> [Provided text]:

## Begin

Allah says, “Eat and drink, but do not be excessive.”[14] Early childhood health is not meant to be built on extremes. Not neglect. Not obsession. Not a sedentary life disguised as comfort. Not performance culture dressed up as discipline. Balance matters.
And there is room in the Sunnah for movement, play, and physical skill. Aisha رضي الله عنها narrated that she raced the Prophet ﷺ, beating him once, then later he beat her and joked about it.[18] And on Eid, the Prophet ﷺ allowed the Abyssinians to display their play with shields and spears while he stood so Aisha could watch.[19] These moments show that wholesome movement and recreation were not erased from Muslim life. They had a place.
Let childhood still feel like childhood
So perhaps the practical rule is this.

## End

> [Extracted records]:
## Begin

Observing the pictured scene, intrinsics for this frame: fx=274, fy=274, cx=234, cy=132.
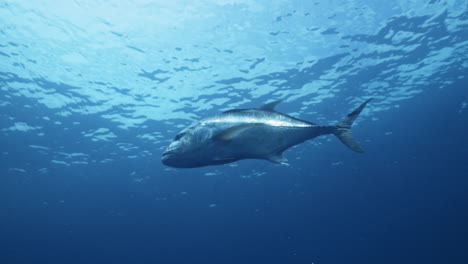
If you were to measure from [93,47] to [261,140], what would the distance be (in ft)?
40.2

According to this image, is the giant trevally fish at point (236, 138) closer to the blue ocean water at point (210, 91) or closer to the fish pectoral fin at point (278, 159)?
the fish pectoral fin at point (278, 159)

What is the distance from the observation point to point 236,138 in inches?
99.5

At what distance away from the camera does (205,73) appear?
14328 mm

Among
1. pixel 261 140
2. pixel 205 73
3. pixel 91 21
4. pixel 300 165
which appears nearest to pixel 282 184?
pixel 300 165

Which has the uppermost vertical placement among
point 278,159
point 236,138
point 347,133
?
point 347,133

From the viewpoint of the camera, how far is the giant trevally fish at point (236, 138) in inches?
99.0

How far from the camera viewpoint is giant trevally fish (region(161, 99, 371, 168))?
2516 millimetres

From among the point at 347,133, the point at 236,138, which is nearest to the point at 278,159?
the point at 236,138

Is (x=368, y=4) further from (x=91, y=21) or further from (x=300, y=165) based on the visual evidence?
(x=300, y=165)

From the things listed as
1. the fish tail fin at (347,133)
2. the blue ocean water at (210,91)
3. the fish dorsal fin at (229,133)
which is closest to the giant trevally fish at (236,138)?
the fish dorsal fin at (229,133)

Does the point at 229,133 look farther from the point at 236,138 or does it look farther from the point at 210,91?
the point at 210,91

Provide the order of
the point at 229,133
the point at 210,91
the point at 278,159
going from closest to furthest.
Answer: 1. the point at 229,133
2. the point at 278,159
3. the point at 210,91

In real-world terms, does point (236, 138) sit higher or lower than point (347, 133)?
lower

## End

> [Requirements]:
(a) Retype the stretch of the passage on balance in childhood from "And there is" through "rule is this.".
(b) Write the next part of the passage on balance in childhood, picking up after its final sentence.

> [Answers for this exercise]:
(a)
And there is room in the Sunnah for movement, play, and physical skill. Aisha رضي الله عنها narrated that she raced the Prophet ﷺ, beating him once, then later he beat her and joked about it.[18] And on Eid, the Prophet ﷺ allowed the Abyssinians to display their play with shields and spears while he stood so Aisha could watch.[19] These moments show that wholesome movement and recreation were not erased from Muslim life. They had a place.
Let childhood still feel like childhood
So perhaps the practical rule is this.

(b)
If movement in your home looks like tummy time on a blanket, walking instead of always sitting in the stroller, chasing bubbles, kicking a ball, running to a tree and back, carrying something light, climbing the playground, dancing in the living room, or taking family walks while noticing Allah’s creation, then something good is already being built.[1][2][5][11]
There is also wisdom in not leaning on weak slogans. Many people quote the line about teaching children swimming, archery, and horse riding as a Prophetic hadith. Its attribution is disputed, so it is wiser not to rely on it. Stronger and clearer texts already give enough direction. Value strength. Honour the body’s rights. Allow wholesome play. Raise children with mercy and balance.[16][17][18][19]
And Allah says, “Protect yourselves and your families from a Fire.”[15] That protection is spiritual first, but it is not only abstract. It includes the habits we build into daily life. A family that normalises movement, outdoor time, bodily care, and joyful activity is also protecting its children from patterns of passivity and harm.
In the end, physical activity for 0 to 5 years should feel like life in the body, not a training camp.
More movement.
More free play.
More room.
Less restraint.
Less long sitting.
More joy in the day.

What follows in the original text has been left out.